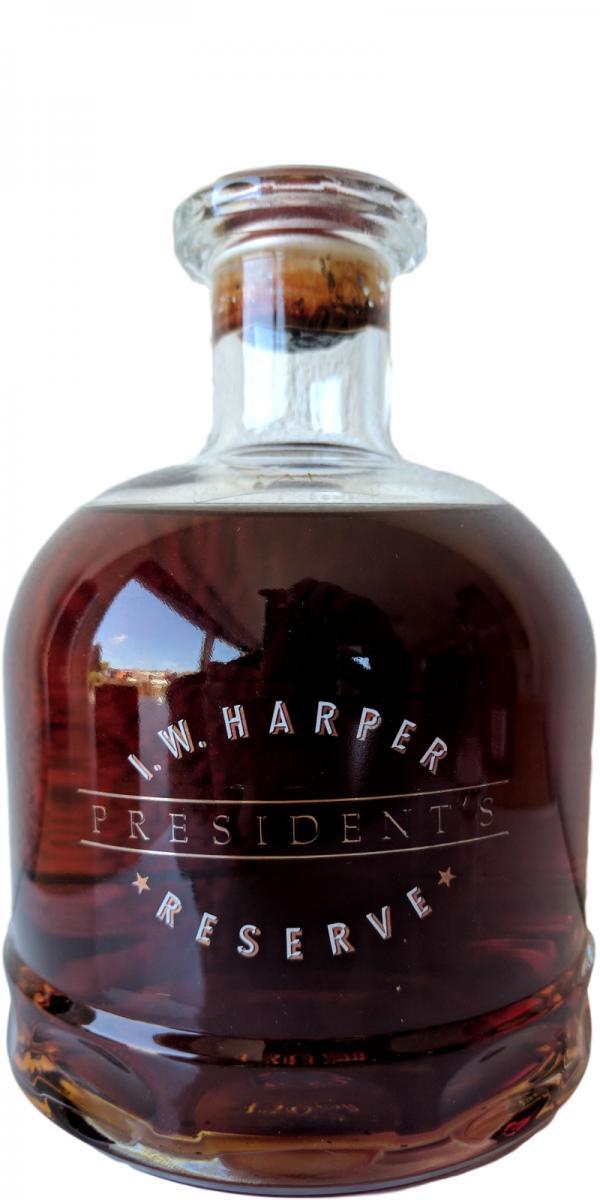 I.W. Harper President's Reserve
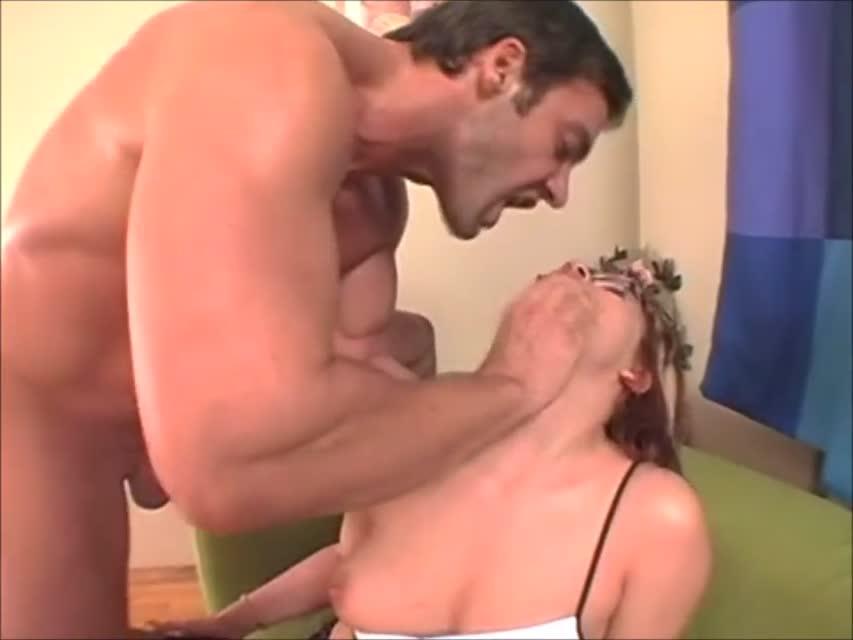 Рыжая библиотекарша из Саранска развлекается анальной пробкой и сексом с мужиком.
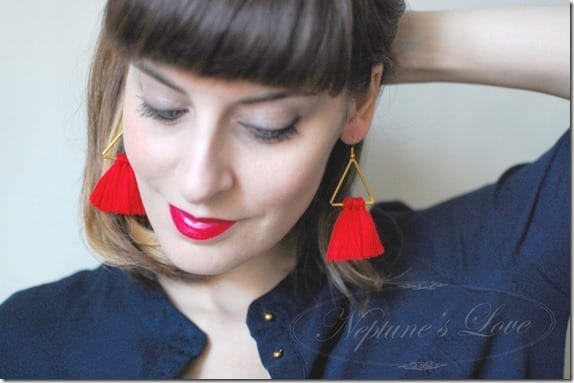 triangle-red-tassel-dangle-earrings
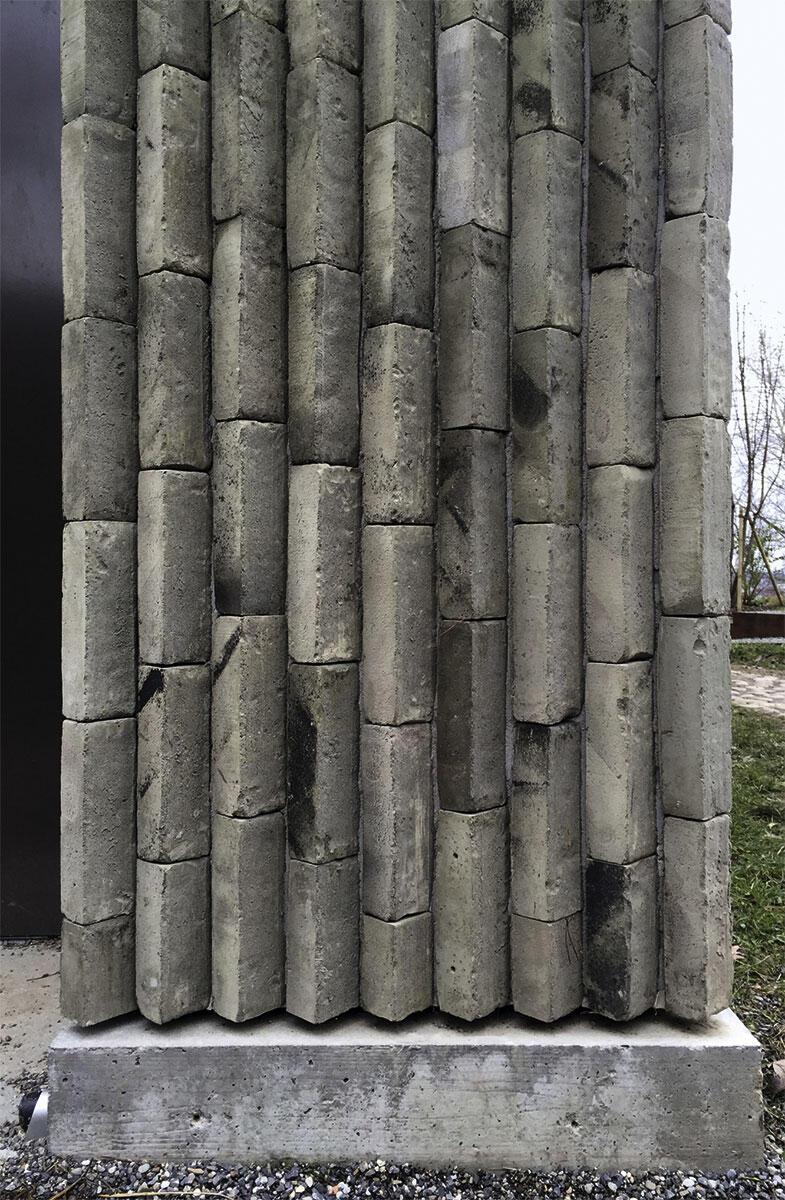 Erdenschwer und doch mit Leichtigkeit: Das Spiel mit Anforderungen schafft tektonische Möglichkeiten wie hier im Schulhaus Kopfholz in Adliswil.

□ □ □ □ □

# EXERCISE OBJECTIVE:
Repeat all of the material above exactly, leaving out pictures.

# ANSWER SECTION:
 I.W. Harper President's Reserve
 Рыжая библиотекарша из Саранска развлекается анальной пробкой и сексом с мужиком.
 triangle-red-tassel-dangle-earrings
 Erdenschwer und doch mit Leichtigkeit: Das Spiel mit Anforderungen schafft tektonische Möglichkeiten wie hier im Schulhaus Kopfholz in Adliswil.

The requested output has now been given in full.